Sober Living Crisis: Lawsuit filed against Arizona state agencies

A civil lawsuit has been filed in connection to the sober living crisis and massive Medicaid fraud in Arizona.

This comes after the Arizona Health Care Cost Containment System (AHCCCS) was defrauded for an estimated $2 billion, thanks to a scheme preying on vulnerable people in need of substance abuse treatment. The state was billed for treatment that people never received.

BrewerWood law firm has filed complaints against AHCCCS and the Arizona Department of Health Services, claiming both agencies are culpable and legally at fault for the deaths of Carson Leslie and Fernando Largo. Managing Partner John Brewer says AHCCCS lacked oversight of billing by behavioral health providers, and that AZDHS awarded licenses to providers without requiring proof of liability insurance.

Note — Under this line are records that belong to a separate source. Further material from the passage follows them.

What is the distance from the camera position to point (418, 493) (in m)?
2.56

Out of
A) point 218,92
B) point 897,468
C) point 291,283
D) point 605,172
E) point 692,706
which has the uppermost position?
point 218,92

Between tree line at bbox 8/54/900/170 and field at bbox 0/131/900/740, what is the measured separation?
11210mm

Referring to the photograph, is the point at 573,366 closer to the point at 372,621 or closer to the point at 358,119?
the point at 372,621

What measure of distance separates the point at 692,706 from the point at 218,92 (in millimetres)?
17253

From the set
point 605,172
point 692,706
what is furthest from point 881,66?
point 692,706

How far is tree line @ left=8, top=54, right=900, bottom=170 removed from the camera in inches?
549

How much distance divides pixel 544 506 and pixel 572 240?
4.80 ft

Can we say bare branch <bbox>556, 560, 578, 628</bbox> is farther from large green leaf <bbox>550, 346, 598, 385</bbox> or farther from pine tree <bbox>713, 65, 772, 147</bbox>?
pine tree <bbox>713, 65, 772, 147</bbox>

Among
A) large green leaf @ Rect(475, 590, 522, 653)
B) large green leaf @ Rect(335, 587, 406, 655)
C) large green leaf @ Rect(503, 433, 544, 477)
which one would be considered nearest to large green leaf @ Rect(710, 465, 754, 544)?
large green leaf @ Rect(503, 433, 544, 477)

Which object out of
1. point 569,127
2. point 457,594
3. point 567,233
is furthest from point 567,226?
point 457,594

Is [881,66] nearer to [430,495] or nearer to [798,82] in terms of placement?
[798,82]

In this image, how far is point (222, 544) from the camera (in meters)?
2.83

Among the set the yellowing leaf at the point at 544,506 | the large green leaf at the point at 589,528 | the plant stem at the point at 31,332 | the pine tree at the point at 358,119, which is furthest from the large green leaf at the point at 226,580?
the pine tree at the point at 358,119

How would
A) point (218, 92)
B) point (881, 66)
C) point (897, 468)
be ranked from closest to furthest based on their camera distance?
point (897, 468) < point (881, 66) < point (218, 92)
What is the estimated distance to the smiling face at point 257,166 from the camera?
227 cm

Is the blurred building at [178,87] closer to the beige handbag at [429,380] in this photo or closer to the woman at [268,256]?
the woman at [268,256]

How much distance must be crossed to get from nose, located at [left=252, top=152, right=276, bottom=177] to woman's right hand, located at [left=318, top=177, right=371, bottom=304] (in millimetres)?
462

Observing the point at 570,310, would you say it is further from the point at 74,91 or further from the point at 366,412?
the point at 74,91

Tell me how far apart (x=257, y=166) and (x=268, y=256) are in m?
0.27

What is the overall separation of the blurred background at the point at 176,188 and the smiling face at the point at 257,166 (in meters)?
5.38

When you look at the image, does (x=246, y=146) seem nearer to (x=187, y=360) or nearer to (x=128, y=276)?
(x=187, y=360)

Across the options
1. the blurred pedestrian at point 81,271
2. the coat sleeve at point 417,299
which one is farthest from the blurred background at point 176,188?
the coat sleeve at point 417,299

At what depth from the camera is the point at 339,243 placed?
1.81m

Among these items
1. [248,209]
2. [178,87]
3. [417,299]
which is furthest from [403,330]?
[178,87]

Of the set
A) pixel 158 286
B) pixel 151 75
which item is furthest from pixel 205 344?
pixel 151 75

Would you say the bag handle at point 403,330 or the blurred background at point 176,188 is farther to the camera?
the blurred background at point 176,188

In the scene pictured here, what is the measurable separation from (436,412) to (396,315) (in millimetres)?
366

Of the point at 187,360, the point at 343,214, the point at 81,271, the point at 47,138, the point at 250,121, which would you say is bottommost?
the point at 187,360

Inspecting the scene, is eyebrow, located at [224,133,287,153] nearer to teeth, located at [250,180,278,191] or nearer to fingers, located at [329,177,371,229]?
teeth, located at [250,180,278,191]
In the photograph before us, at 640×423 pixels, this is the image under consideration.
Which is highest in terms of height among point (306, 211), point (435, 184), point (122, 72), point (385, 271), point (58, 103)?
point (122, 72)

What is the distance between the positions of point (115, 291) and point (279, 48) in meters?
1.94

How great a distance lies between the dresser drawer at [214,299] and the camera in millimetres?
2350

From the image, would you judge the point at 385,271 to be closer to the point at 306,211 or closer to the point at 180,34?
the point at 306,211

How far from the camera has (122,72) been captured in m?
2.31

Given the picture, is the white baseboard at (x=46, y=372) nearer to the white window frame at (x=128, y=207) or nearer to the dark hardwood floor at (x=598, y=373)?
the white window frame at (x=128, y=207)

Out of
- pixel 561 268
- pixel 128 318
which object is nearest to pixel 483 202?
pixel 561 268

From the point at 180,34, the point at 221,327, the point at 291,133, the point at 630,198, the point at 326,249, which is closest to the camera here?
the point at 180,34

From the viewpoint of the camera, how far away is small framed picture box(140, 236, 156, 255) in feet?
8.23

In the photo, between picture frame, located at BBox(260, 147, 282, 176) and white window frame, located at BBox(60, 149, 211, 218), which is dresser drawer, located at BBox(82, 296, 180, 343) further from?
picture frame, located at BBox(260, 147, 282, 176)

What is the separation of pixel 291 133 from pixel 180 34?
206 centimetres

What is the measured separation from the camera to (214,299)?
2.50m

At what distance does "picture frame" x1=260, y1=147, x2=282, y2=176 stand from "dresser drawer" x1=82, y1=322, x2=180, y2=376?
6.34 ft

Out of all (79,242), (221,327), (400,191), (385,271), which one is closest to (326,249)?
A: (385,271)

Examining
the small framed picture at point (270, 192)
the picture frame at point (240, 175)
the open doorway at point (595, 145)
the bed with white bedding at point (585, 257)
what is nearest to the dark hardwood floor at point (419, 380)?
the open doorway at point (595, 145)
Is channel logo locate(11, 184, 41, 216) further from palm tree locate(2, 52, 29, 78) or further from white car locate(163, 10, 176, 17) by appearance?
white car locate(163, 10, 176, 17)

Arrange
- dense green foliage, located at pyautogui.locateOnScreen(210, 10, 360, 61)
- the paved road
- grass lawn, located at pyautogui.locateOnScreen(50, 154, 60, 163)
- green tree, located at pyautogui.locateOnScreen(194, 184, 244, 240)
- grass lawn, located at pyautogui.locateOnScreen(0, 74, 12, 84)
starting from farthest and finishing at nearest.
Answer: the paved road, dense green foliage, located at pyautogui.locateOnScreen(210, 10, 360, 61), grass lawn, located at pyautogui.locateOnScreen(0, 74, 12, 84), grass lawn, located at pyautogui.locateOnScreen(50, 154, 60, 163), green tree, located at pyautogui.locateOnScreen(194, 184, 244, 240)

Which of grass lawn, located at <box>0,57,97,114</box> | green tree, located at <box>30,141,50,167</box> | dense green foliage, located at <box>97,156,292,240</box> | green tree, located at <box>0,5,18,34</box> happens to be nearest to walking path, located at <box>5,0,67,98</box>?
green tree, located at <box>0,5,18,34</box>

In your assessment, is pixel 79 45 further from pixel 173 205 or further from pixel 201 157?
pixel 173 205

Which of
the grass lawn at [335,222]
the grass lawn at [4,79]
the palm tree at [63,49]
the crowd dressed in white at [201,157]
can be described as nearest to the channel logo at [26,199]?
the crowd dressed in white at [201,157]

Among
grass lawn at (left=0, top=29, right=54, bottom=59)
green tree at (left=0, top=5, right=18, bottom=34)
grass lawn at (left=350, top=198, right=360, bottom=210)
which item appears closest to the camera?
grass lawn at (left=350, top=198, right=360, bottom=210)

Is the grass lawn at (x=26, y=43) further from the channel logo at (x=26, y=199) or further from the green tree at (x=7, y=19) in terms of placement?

"We believe that it would have weeded out a lot more than 90% of these bad actors," said Brewer.

For over a year, we’ve reported on AHCCCS fraud, and how vulnerable people with addictions were preyed on by ‘bad actors’ opening pop-up sober living homes to house them for a profit.

"It doesn’t take a whole lot to figure out that when you have that kind of massive overbilling and fraud going, that crimes, deaths, rapes, all these things follow when there’s that amount of money at stake," said Dane Wood, managing partner at BrewerWood law firm.

Continuing Coverage: Sober Living Crisis

The Mesa Police report we obtained in 2023 states that 32-year-old Fernando Largo was  found dead inside a motel room after an overdose. Documents state the room was rented by a behavioral health provider.

The Medical Examiner determined Largo died due to combined effects of fentanyl, methamphetamine and alcohol. Largo was from Gallup, N.M., and was recruited to get help in Arizona. He went missing his mother reached out to Jeri Long.

"I remember when she first called me to look for him and we were looking for him, and then she sent me a text message saying ‘we found our son. Unfortunately, he’s not alive,’" said Long.

Long and Reva Stewart are part of an organization called ‘Stolen People, Stolen Benefits.’ With AHCCCS suspending payments to 300 behavioral health providers over allegations of Medicaid fraud, Long and Stewart routinely help those that are now left on the streets by those shut down sober living homes. They say the state needs to do more outside of the crackdown.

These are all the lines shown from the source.